Zac Cort – Ten Space Developement

By Michael Fitzgerald
Record columnist

The exciting building project announced by Ten Space is more than a big deal for downtown. It is the beginning of a new chapter in city history.

The ambitious project — 1,400 housing units and 400,000 square feet of commercial space in a 15-block rectangle — marks a shift away from decades of costly sprawl and downtown neglect.

“We believe this is how Stockton is going to go from the big black eye, the bankruptcy, to being a place where visitors come. A lot of visitors,” said Zac Cort, president of Ten Space (formerly the Cort Group).

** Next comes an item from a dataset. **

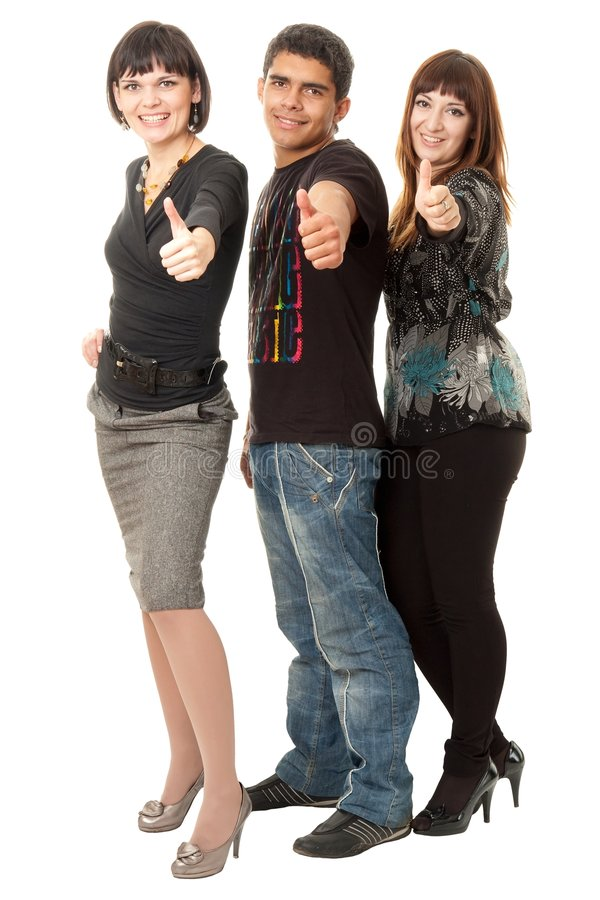 Tre amici felici con i pollici in su immagini stock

It’s a 21st-century project: dense, walkable, bikeable, convenient, transit-oriented and fun; which is to say not a zombified city center that many people fear and avoid.

It’s Stockton going from 0 to 15 blocks of newness (and repurposed oldness) in one burst of mixed-use housing, urban ag, retail, light industrial, green spaces and who knows what.

It’s as if bankruptcy snapped the city out of a half-century spell in which Stocktonians could do nothing about downtown but complain. And planners do nothing but accommodate greenfield development.

The location is certainly intriguing. “No one ever thought we should go east,” Cort said of the project area. “And I completely thought we should go east.”

The western half of downtown is hangdog. But 20,000 day workers give it some life. The eastern half is like a movie set after the accountants closed down the production.

But that can change. Our ancestors bequeathed us a perfectly serviceable downtown grid and numerous buildings full of organic Valley character.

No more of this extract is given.